Cobalt Doped Nano-Hydroxyapatite Incorporated Gum Tragacanth-Alginate Polymeric Beads: An Angiogenic-Osteogenic Matrix for Bone Tissue Engineering

Abstract

The success of a tissue engineered bone graft depends on its ability to induce both angiogenesis and osteogenesis in vivo upon implantation. Angiogenesis is the formation of new blood vessels essential for the transportation of the nutrients and gases at the healing site whereas osteogenesis is the process that leads to the synthesis of new bone. The strategies that have been explored so far to ensure both osteogenesis and angiogenesis in bone tissue engineering include the application of growth factors, genetic manipulation of the cells, use of the micro-patterned scaffold, and exploitation of bio-physical stimuli. However, the aforesaid strategies are associated with high cost, process complexity and poor control over the therapeutic outcome. A comprehensive review of the pertinent literature revealed that there is a dearth of cost-effective material/system which can induce both angiogenesis and osteogenesis by its own without the assistance of externally applied growth factors or other cues. The aforementioned limitation can be surmounted by adopting a biomaterial-directed approach for engineering angiogenesis and osteogenesis. Keeping this perspective in mind, here we have developed an angiogenic-osteogenic 3D matrix by combining osteogenic and angiogenic biomaterials into a single platform. The present thesis reports three scientific contributions pertaining to the development of the aforesaid angiogenic-osteogenic 3D matrix.

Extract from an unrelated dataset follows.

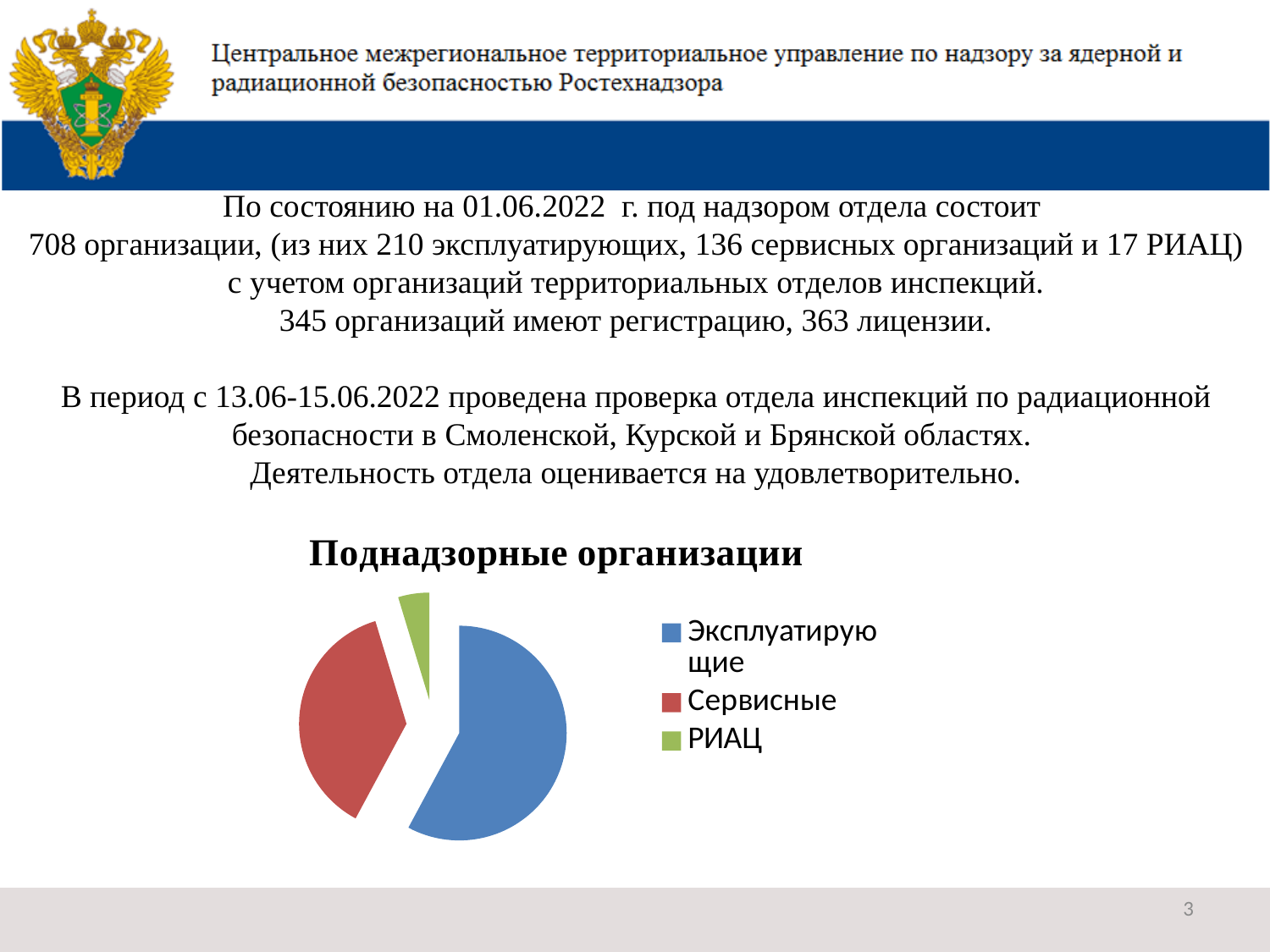
How many slices does the pie chart have? 3 Which slice is larger in the pie chart, Эксплуатирующие or Сервисные? Эксплуатирующие Which category has the largest slice in the pie chart? Эксплуатирующие What kind of chart is shown under the title "Поднадзорные организации"? pie chart Which slice is larger in the pie chart, Сервисные or РИАЦ? Сервисные How many entries does the legend of the pie chart list? 3 What is the title of the chart on the slide? Поднадзорные организации What colour is the slice for Сервисные in the pie chart? red Which category has the smallest slice in the pie chart? РИАЦ Which category is shown in green in the pie chart? РИАЦ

Firstly, we synthesized an angiogenic hydroxyapatite by doping bivalent cobalt ions into synthetic hydroxyapatite. Cobalt induces angiogenesis through the activation of the hypoxia inducible factor 1 alpha (HIF-1α) pathway. Hydroxyapatites (HAp), doped with varying concentration of cobalt were prepared by ammoniacal precipitation method and the extent of doping was measured by inductively coupled plasma optical emission spectrometry (ICP-OES). Physicochemical characterization of the cobalt doped hydroxyapatites (Co-HAp) was done by X-ray diffraction (XRD) study, Fourier transformed infrared spectroscopy (FTIR), and scanning electron microscopy (SEM). Analysis revealed that the doping of cobalt upto a threshold limit supports the viability, proliferation and differentiation of bone cells (MG-63, a human osteoblast cell line). Western blot analysis in conjugation with ELISA study showed that the Co-HAp samples significantly increased the expression of HIF-1α and vascular endothelial growth factor (VEGF) in MG-63 cells. The angiogenic potential of Co-HAp was further confirmed by the in vitro tube formation assay using human umbilical vein endothelial cells (HUVECs). The studies clearly suggested that a particular composition of Co-HAp (HAN2) is an angiogenic biomaterial suitable for bone tissue engineering.

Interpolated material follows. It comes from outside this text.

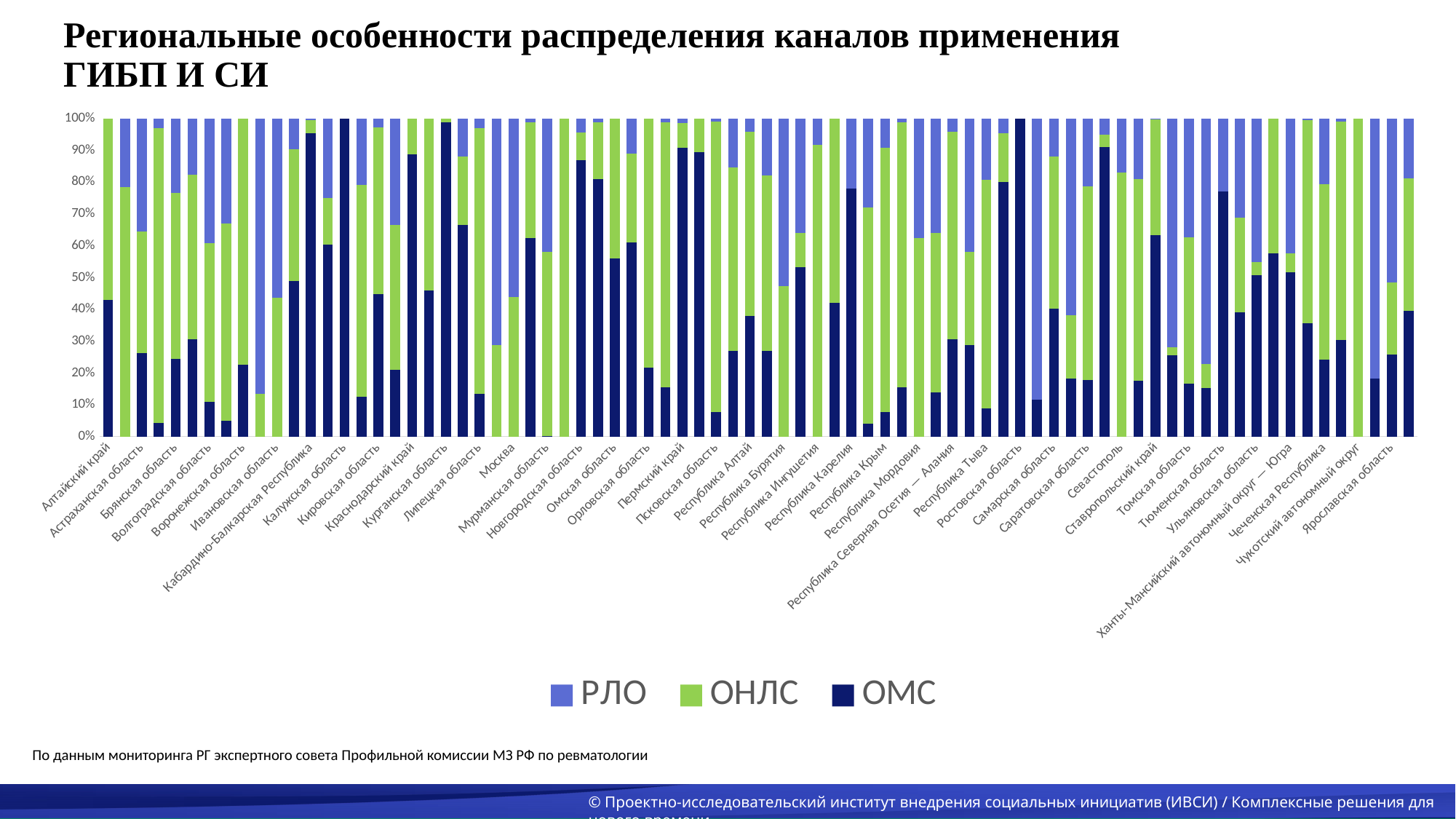
How many series does the legend list? 3 What is the highest value shown on the y axis? 100% What kind of chart is shown on the slide? stacked bar chart Is the ОМС share for Алтайский край (the first bar) greater or less than 30%? greater Is the ОМС share for Алтайский край (the first bar) greater or less than 50%? less What are the three series named in the legend? РЛО, ОНЛС, ОМС Which series is shown in dark navy blue in the legend? ОМС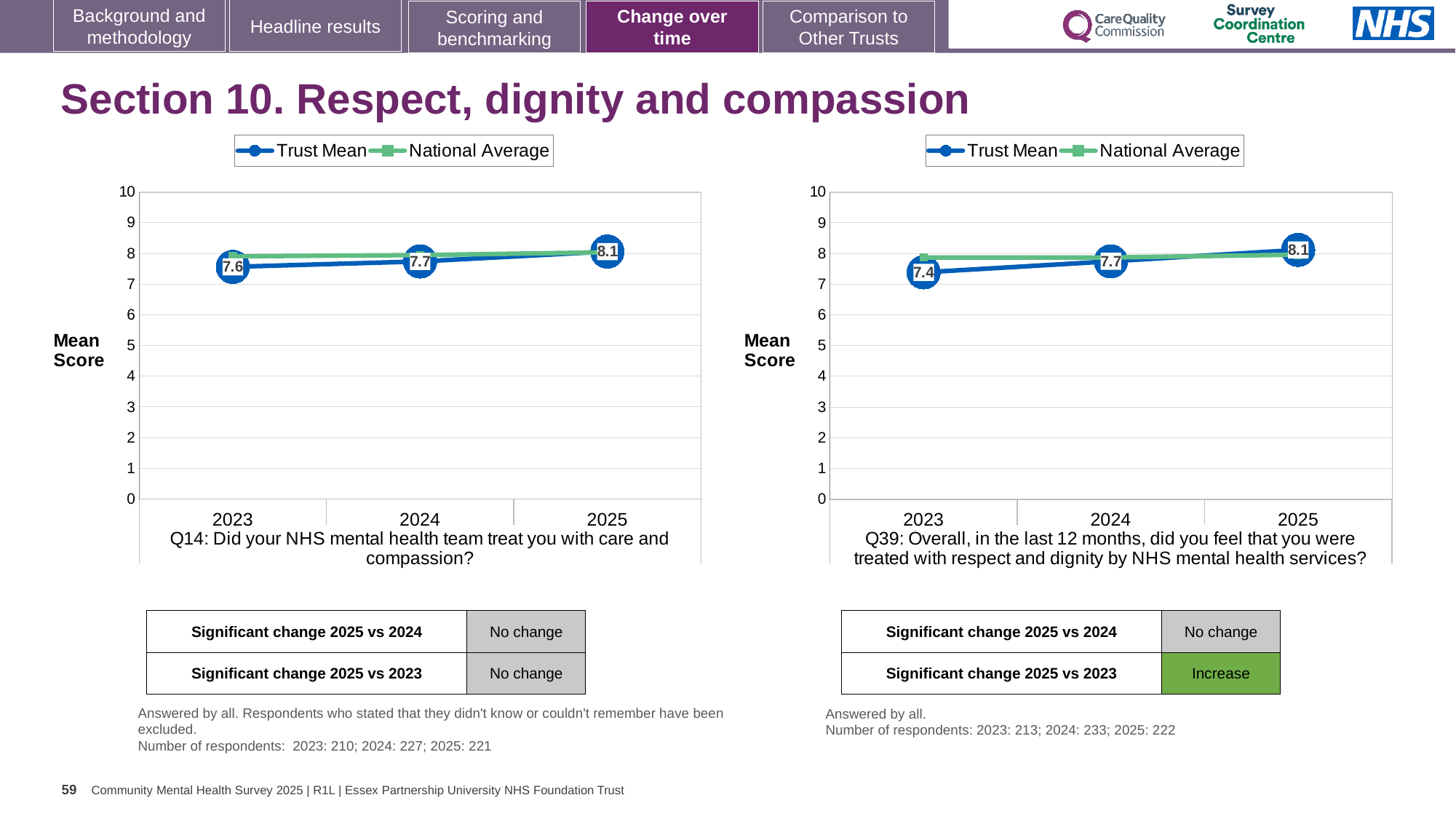
On the Q39 chart (right), what is the difference between the Trust Mean in 2025 and in 2023? 0.7 On the Q14 chart (left), which year has the highest Trust Mean? 2025 On the Q39 chart (right), which year has the lowest Trust Mean? 2023 On the Q14 chart (left), what is the difference between the Trust Mean in 2025 and in 2024? 0.4 On the Q39 chart (right), what is the Trust Mean for 2024? 7.7 How many series does the legend of the Q39 chart (right) list? 2 On the Q14 chart (left), what is the Trust Mean for 2023? 7.6 On the Q14 chart (left), what is the Trust Mean for 2025? 8.1 On the Q39 chart (right), what is the Trust Mean for 2023? 7.4 On the Q14 chart (left), does the Trust Mean rise or fall from 2023 to 2025? rise Which is larger: the 2023 Trust Mean on the Q14 chart (left) or the 2023 Trust Mean on the Q39 chart (right)? Q14 chart (left) What kind of chart is the Q14 chart (left)? line chart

Secondly, we prepared an osteogenic matrix by incorporating gum tragacanth (GT) into calcium alginate (CA) hydrogel beads. Here, we showed that the incorporation of GT in the bead-composition significantly improved the molecular transport, swelling and degradation properties of the CA bead. We showed that the presence of GT in the beadcomposition resulted in improved viability, proliferation, and differentiation of encapsulated bone cells (MG-63). We further demonstrated that the bone cell loaded CAGT beads are capable of inducing angiogenesis. In conclusion, we proved that a selective composition of CA-GT is osteogenic in nature.

Finally, we developed an angiogenic-osteogenic platform by incorporating the angiogenic Co-HAp into osteogenic CA-GT hydrogel beads. We showed that the incorporation of needle-shaped nano-particulate cobalt doped nano-HAp (Co-nHAp) into the CA-GT did not affect the physicochemical properties of the CA-GT beads (swelling, degradation and molecular transport). Co-nHAp incorporated CA-GT beads significantly enhanced the osteogenic differentiation of encapsulated human mesenchymal stem cells (hMSCs) and HUVECs mediated angiogenesis. These studies clearly implied that Co-nHAp incorporated CA-GT bead is an angiogenic-osteogenic system suitable for bone tissue engineering application.